IMPROVED ESTIMATORS OF BREGMAN DIVERGENCE FOR MODEL SELECTION IN SMALL SAMPLES
Recently in [1, 2], Bromideh introduced the Kullback-Leibler Divergence (KLD) test statistic in discriminating between two models. It was found that the ratio minimized Kullback-Leibler divergence (RMKLD) works better than the ratio of maximized likelihood (RML) for small sample size. The aim of this paper is to generalize the works of Ali-Akbar Bromideh by proposing a hypothesis testing based on Bregman Divergence (BD) in order to improve the process of choice of the model. We investigate the problem of model choice and propose a unified method for model selection and estimation procedure with desired theoretical properties and computational convenience.

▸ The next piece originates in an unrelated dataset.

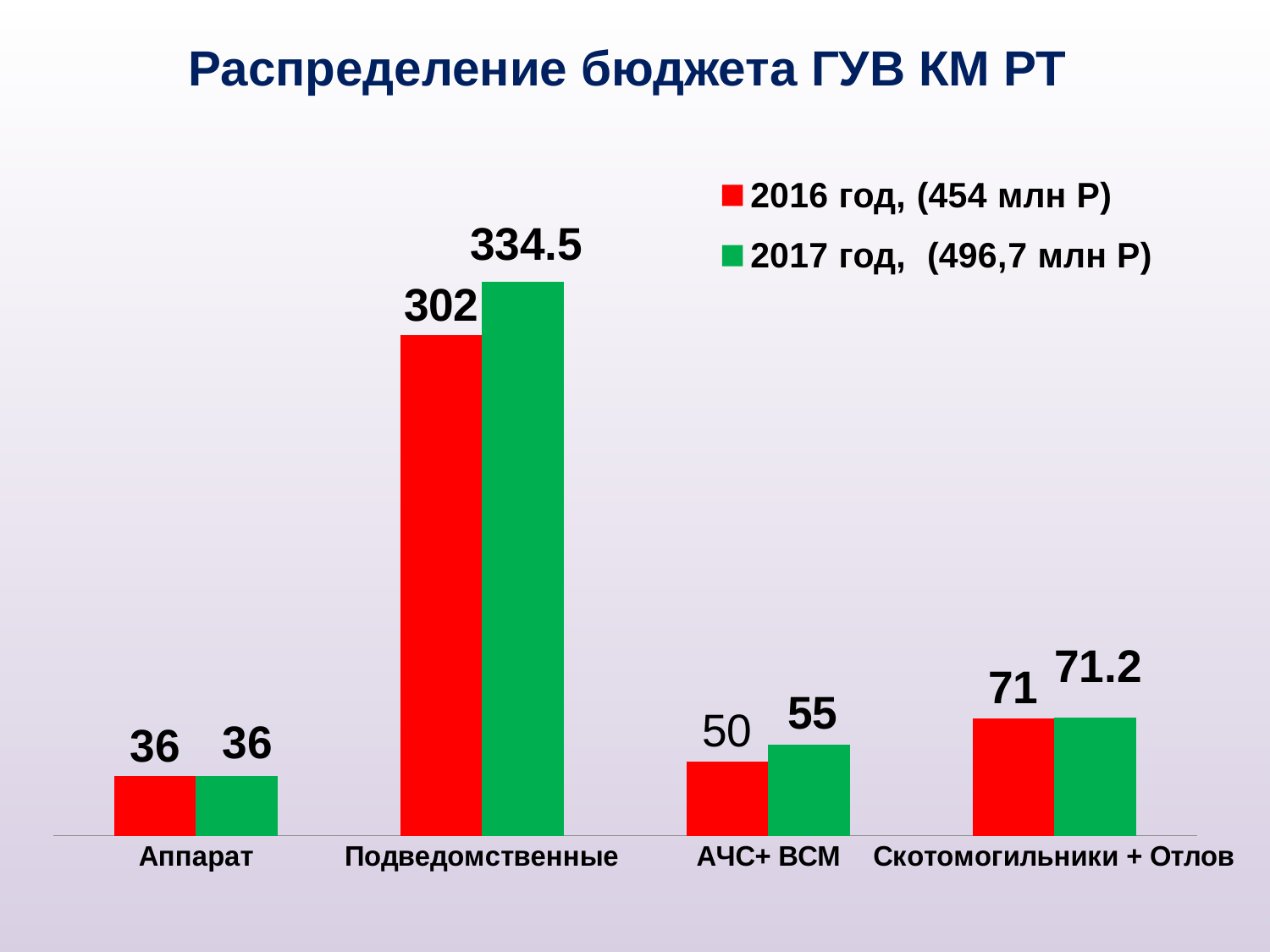
What is the value for Скотомогильники + Отлов in the 2016 год series? 71 How many categories are shown on the x axis? 4 Which category has the highest value in the 2017 год series? Подведомственные Which is larger: the 2016 год value for Скотомогильники + Отлов or the 2017 год value for АЧС+ ВСМ? 2016 год value for Скотомогильники + Отлов What is the value for АЧС+ ВСМ in the 2017 год series? 55 What kind of chart is shown on the slide? Bar chart What is the value for Подведомственные in the 2017 год series? 334.5 Which category has the lowest value in the 2016 год series? Аппарат What is the difference between the 2017 год and 2016 год values for АЧС+ ВСМ? 5 What is the value for Подведомственные in the 2016 год series? 302 What is the difference between the 2017 год and 2016 год values for Подведомственные? 32.5 How many series does the legend list? 2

After observing n data points of unknown density f; we firstly measure the closeness between the bias reduced kernel density estimator and the first estimated candidate model. Secondly between the bias reduced kernel density estimator and the second estimated candidate model. In these two cases, BD and the bias reduced kernel estimator [3] focuses on improving the convergence rates of kernel density estimators are used. We establish the asymptotic properties of BD estimator and approximations of the power functions are deduced. The multi-step MLE process will be used to estimate the parameters of the models. We explain the applicability of the BD by a real data set and by the data generating process (DGP). The Monte Carlo simulation and then the numerical analysis will be used to interpret the result.
a bias reduced kernel estimator, Bregman divergence, hypothesis test.